Your objective: Every record below needs to be written out exactly, apart from the pictures.
++++ Exercise data ++++
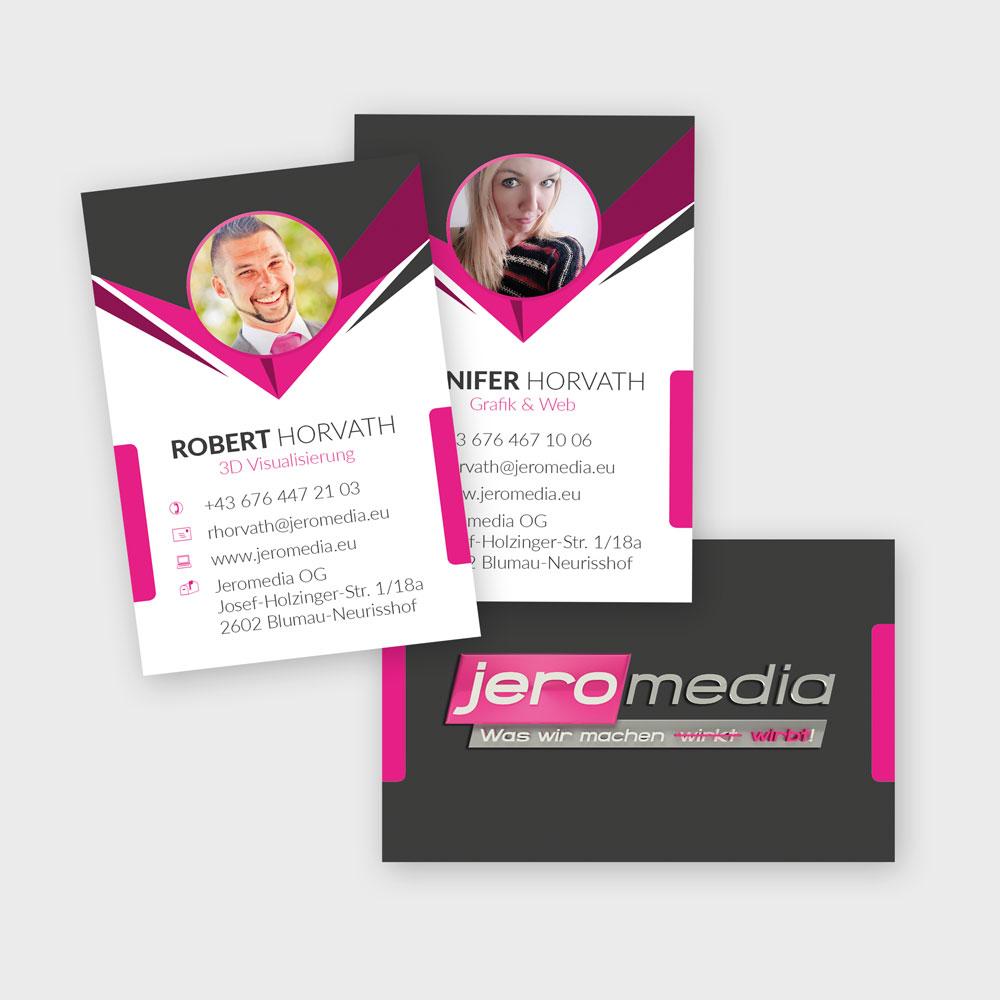 Visitenkarten – Jeromedia OG, Blumau-Neurisshof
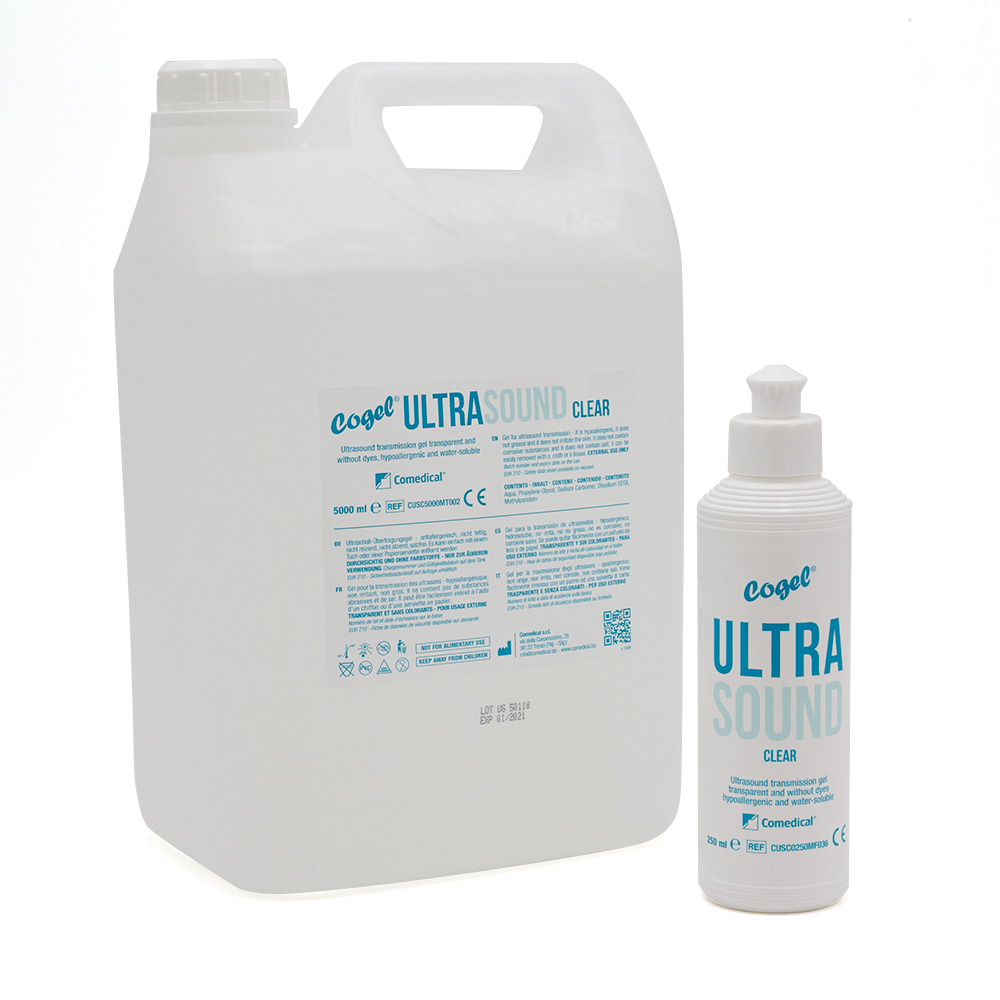 Gel Ultrasuoni Conduttivo Cogel Ultrasound in Tanica, 5000 ml
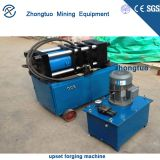 Wholesale Steel Bar Reinforced Upsetting Machine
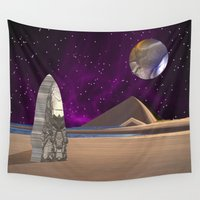 floyd Wall Tapestries featuring Purple light swirls round and round thinking thoughts that make no sound by Donuts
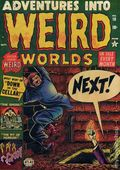 Adventures into Weird Worlds (1952-1954 Marvel/Atlas) 10
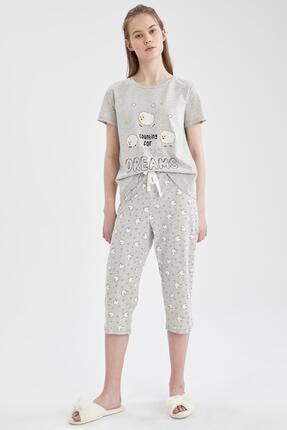 Defacto Relax Fit Kuzu Desenli Kısa Kol Pijama Takımı 0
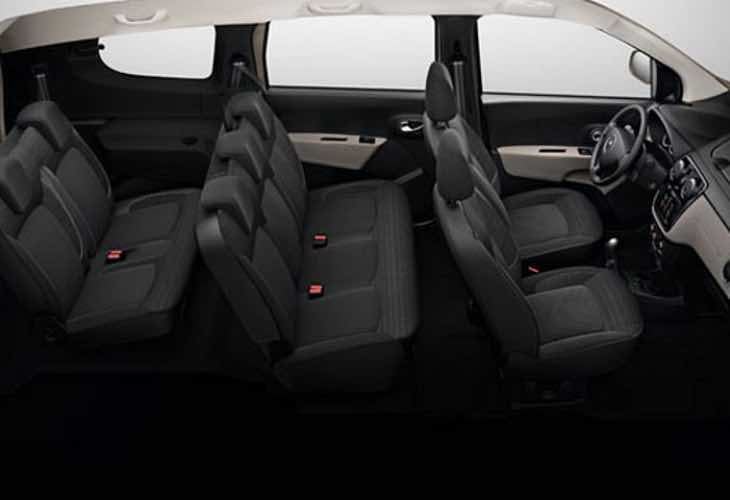 Review of Renault Lodgy MPV interior and price in India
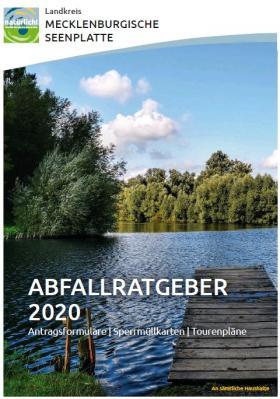 Foto zu Meldung: Abfallkalender 2020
++++
Answer to the exercise:
 Visitenkarten – Jeromedia OG, Blumau-Neurisshof
 Gel Ultrasuoni Conduttivo Cogel Ultrasound in Tanica, 5000 ml
 Wholesale Steel Bar Reinforced Upsetting Machine
 floyd Wall Tapestries featuring Purple light swirls round and round thinking thoughts that make no sound by Donuts
 Adventures into Weird Worlds (1952-1954 Marvel/Atlas) 10
 Defacto Relax Fit Kuzu Desenli Kısa Kol Pijama Takımı 0
 Review of Renault Lodgy MPV interior and price in India
 Foto zu Meldung: Abfallkalender 2020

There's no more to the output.